Wizek avatar Jul 25 '18 16:07 Wizek

Hi @Wizek. That's a really great spreadsheet you have going there with a lot of valuable information. I can definitely provide some data for the row-types row, and with just a bit of tweaking, I can update the benchmark suite to include the benchmarks you care about. For the purposes of write permissions on the sheet, my gmail address is dwincort.

I have one question though: How is supercast different from merge?

dwincort avatar Jul 25 '18 18:07 dwincort

Wonderful, thank you. Going to give you edit permissions right away.

Wizek avatar Jul 25 '18 20:07 Wizek

@strake Huh, I was just playing around with some benchmarks, and while I was right that making records is O(n) compile time, metamorphing them seems to be O(n^2). In particular, the use of FoldStep has terrible compile-time performance repercussions, indicating that we may want to get rid of it (that's not actually hard to do, but it makes user-created metamorphs near impossible without some internal "unsafe" functions). A use of metmorph with a 64-field record takes nearly 10 minutes to compile on my machine (funny enough, it doesn't seem to matter how many uses of metamorph are in the module), and removing FoldStep brings that down to 90 seconds. I mean, 90 seconds is still forever -- if I just declare row-types, construct values in the regular way, and do standard reads, writes, appends, etc., it compiles in just a few seconds, even if I have 64-field records. Runtime-wise, metamorph is fast (or, at least, in line with my expectations), but when we get some time, we should look into finding a way to make it compile quickly too.

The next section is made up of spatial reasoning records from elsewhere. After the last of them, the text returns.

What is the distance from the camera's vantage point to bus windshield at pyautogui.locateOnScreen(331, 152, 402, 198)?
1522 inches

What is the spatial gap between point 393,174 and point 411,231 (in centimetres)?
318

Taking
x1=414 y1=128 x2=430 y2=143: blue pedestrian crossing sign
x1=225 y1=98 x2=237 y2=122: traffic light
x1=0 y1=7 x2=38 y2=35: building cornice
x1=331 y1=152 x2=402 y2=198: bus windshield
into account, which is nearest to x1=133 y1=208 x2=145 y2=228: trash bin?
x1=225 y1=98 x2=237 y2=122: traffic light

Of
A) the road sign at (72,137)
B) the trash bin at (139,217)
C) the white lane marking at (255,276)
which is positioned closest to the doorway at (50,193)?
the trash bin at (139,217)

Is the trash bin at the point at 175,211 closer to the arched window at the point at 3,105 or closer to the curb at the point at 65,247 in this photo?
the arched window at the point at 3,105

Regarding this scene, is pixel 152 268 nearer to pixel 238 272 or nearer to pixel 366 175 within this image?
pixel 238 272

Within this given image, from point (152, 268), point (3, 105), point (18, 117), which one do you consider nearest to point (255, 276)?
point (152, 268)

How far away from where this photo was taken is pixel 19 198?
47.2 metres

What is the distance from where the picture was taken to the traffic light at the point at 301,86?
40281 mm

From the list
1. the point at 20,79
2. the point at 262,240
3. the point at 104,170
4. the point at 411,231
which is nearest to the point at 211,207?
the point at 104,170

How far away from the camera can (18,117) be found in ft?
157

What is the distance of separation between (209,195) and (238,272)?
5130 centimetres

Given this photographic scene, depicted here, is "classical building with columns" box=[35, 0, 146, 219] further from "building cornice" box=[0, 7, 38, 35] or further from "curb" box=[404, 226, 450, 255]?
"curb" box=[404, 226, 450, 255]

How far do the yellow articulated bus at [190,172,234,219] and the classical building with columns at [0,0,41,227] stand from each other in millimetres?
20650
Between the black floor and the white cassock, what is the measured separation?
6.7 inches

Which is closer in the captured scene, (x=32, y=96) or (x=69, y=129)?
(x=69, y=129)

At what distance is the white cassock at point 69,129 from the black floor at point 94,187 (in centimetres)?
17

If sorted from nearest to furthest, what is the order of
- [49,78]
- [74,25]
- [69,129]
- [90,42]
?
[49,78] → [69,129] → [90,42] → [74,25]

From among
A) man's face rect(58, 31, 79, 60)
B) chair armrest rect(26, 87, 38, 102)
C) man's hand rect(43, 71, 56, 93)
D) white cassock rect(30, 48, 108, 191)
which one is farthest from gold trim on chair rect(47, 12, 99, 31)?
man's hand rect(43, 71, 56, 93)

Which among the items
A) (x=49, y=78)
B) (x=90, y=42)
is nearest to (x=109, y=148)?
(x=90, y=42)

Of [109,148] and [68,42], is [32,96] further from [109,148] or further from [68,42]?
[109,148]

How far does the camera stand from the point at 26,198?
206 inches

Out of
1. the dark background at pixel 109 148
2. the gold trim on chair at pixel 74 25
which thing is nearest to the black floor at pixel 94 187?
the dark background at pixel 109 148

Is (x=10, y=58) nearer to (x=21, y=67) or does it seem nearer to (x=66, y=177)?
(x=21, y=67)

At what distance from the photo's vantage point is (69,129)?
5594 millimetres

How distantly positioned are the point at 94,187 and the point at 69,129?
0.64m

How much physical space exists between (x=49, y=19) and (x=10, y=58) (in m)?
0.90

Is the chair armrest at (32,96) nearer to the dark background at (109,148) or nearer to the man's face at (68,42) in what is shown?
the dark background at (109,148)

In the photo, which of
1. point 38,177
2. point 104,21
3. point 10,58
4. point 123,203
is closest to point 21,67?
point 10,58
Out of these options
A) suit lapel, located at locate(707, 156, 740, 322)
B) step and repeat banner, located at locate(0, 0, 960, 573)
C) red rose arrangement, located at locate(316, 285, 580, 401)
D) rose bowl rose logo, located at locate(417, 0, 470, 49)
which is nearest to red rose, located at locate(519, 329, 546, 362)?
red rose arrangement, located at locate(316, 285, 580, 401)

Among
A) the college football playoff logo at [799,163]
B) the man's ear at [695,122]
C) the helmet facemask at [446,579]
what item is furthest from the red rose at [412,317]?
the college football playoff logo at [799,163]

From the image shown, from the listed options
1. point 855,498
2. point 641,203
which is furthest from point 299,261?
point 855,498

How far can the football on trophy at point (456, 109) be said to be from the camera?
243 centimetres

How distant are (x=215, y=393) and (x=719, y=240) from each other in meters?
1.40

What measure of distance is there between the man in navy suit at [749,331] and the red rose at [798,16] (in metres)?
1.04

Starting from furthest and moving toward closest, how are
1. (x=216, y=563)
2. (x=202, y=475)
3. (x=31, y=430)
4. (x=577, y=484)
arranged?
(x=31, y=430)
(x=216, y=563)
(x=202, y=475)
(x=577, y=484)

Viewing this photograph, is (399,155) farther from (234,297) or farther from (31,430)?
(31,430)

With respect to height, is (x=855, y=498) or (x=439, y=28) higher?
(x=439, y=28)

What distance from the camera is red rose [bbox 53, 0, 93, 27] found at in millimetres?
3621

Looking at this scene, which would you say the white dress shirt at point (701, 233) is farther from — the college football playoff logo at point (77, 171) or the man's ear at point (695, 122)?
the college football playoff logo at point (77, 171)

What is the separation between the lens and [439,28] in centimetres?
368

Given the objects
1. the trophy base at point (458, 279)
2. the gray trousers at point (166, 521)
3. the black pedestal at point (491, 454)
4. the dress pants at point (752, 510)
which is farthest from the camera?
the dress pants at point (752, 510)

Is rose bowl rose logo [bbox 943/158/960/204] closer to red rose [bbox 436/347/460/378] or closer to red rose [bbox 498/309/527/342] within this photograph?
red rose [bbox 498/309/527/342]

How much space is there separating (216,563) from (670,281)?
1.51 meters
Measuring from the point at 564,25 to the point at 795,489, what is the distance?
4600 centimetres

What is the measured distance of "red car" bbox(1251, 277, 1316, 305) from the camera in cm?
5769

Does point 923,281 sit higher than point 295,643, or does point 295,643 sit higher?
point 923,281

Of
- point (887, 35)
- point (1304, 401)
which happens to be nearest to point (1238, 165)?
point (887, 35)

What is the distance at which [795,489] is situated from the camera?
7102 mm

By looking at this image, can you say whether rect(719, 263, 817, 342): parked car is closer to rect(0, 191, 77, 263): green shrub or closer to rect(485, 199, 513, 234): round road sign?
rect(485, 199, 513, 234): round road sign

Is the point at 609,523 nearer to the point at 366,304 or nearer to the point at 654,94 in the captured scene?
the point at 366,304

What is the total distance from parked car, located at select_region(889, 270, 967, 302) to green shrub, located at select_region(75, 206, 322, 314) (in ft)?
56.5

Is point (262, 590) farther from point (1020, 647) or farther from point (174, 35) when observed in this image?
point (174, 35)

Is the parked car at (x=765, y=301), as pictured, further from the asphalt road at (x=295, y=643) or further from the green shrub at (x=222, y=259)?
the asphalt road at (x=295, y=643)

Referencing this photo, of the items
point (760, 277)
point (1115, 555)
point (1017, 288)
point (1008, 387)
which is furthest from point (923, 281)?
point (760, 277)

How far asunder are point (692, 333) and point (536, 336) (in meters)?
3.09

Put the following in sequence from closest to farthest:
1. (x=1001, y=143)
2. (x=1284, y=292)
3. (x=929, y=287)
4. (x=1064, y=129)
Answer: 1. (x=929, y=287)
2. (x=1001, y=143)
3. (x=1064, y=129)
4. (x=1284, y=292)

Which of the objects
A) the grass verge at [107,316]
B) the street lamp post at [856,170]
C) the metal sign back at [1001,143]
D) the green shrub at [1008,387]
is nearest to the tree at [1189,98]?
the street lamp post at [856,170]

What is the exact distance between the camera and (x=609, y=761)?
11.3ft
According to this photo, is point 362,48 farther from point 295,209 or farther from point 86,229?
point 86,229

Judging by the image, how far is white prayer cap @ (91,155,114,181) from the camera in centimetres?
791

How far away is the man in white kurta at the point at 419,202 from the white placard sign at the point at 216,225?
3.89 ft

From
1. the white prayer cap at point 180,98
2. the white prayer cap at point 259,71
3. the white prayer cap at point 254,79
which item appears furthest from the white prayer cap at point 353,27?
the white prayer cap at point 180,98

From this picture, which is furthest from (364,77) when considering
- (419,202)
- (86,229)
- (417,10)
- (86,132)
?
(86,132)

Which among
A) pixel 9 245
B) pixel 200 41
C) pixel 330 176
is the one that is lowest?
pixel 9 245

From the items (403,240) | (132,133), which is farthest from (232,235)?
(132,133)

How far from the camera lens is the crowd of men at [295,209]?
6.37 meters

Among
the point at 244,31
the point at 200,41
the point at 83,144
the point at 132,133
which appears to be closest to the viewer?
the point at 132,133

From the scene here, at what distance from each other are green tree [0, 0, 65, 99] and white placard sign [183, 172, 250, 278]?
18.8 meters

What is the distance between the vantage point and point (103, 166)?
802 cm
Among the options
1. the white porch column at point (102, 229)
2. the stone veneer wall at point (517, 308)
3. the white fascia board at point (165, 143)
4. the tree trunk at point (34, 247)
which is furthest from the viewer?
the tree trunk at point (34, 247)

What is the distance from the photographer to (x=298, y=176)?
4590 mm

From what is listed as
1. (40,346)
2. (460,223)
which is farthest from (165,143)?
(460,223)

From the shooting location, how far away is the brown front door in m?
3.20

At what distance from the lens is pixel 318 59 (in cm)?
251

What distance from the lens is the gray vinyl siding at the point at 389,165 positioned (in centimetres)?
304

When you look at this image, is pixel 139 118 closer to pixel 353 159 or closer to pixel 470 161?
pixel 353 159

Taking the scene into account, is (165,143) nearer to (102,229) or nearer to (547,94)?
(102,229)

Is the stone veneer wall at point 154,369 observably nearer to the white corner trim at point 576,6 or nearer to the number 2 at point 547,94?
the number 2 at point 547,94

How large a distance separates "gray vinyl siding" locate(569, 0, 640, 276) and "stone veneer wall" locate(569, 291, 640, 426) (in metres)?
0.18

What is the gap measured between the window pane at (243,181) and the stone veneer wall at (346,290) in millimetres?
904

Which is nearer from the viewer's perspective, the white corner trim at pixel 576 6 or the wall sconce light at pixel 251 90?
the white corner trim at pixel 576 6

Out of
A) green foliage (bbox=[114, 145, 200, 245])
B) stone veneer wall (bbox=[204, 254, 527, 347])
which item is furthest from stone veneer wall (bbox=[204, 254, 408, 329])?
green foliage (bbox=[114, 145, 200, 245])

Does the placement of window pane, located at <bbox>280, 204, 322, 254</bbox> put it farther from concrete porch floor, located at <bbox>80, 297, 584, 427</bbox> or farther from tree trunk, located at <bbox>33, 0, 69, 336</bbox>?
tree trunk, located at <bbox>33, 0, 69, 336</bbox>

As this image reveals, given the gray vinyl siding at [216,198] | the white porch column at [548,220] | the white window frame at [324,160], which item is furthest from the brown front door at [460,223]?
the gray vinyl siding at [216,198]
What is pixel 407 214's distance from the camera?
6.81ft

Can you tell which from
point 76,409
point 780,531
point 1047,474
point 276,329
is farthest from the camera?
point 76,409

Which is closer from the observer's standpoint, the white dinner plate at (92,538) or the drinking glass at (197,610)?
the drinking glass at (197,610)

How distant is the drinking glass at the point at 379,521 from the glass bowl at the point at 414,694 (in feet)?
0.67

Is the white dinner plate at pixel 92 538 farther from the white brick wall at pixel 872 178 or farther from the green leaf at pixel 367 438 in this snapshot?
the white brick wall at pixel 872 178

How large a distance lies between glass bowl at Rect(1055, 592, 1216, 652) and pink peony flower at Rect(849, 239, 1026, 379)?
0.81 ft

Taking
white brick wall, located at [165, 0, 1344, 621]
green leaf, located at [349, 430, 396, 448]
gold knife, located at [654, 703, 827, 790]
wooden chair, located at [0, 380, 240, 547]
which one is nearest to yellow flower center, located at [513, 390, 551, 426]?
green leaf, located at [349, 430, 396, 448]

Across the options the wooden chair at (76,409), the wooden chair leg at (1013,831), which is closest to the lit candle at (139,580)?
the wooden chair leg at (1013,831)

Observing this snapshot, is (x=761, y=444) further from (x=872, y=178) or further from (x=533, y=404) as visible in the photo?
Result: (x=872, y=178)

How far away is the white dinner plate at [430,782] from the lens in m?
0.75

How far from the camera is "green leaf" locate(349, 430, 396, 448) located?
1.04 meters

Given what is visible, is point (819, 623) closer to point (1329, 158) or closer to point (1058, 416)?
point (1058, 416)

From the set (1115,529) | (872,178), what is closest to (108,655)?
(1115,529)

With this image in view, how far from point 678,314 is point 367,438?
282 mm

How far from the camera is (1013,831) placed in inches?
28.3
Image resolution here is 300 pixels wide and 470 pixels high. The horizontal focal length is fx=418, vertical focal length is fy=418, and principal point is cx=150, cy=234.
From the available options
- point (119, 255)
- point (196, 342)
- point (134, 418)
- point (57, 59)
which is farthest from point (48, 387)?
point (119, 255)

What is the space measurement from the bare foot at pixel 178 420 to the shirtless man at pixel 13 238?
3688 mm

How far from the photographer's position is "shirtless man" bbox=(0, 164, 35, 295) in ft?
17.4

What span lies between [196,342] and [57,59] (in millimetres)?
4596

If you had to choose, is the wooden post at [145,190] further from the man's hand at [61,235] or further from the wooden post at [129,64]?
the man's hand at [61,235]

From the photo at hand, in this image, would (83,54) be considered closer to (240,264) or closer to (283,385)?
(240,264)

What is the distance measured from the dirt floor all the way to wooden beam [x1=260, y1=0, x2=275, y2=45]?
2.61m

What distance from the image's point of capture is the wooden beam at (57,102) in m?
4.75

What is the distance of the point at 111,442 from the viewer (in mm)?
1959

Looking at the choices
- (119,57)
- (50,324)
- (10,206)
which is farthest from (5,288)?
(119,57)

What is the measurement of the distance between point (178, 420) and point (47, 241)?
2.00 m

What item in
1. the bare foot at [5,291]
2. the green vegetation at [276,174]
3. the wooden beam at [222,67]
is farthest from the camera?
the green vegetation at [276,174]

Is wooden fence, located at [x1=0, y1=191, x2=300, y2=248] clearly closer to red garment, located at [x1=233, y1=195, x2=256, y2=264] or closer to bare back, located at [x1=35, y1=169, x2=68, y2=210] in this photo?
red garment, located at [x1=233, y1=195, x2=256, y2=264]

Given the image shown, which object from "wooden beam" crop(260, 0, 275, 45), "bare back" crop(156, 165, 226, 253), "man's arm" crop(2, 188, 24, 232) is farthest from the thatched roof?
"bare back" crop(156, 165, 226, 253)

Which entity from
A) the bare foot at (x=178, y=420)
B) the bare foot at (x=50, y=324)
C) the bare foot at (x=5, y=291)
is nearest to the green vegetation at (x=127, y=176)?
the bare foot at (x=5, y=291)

Note: I think FoldStep is doing a type equality check on each partial row-type-list, which means it's doing a quadratic number of equality checks. Really, we only need to check the first element of the row-type-list. Maybe we can use some sort of entailment and under-the-hood coercion to trick GHC into giving the right behavior without making it do all the work.

dwincort avatar Jul 25 '18 20:07 dwincort

Oh, and about your supercast vs merge question. We have that distinction in there because even though for most approaches these are the same, not for all of them. And the philosophy behind this sheet is that in that case we differentiate by splitting columns. Case in point: generic-lens has supercast, and last I checked it doesn't have a notion of merge. But if you/we find that it's the same for all rows, then of course we can merge the two columns.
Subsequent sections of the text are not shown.